By embracing a pact with the SA Communist Party and The Congress of South African Trade Unions in the political arena, the ANC has created a situation where conflicting interests rule. The current stalemate in negotiations over public servants’ wage increases is a typical case in point. A political party that is so uncertain of its popularity at the voting polls that it needs to co-exist with movements that have conflicting interests, will surely be hindered in delivering its mandate when in power.

The political landscape in Africa is complicated, and in a democratic environment, black majority governments are inevitably going to rule.
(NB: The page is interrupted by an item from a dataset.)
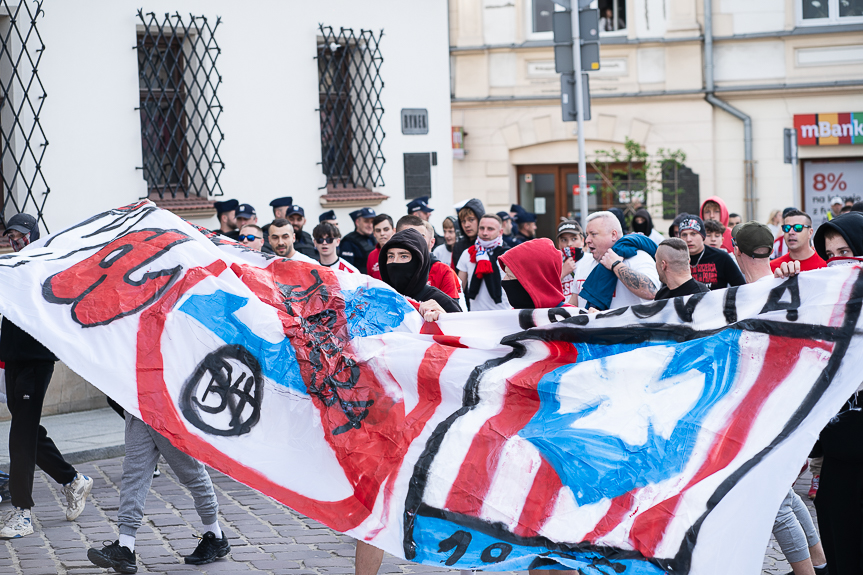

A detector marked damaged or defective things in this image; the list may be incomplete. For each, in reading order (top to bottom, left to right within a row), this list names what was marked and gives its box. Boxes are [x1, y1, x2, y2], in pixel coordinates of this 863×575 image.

torn banner [1, 200, 863, 572]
However, the global economy operates according to Western business principles, which are mostly based on capitalist doctrines.

Countries that have tried to run their economies on a purely communist or socialist creed have failed dismally. Both of these doctrines can only survive in a strong capitalist environment, as they both require a strong financial platform to work from – they cannot exist successfully in isolation. The ANC needs to understand this, and embrace it, as unpalatable as it might be to some of its members.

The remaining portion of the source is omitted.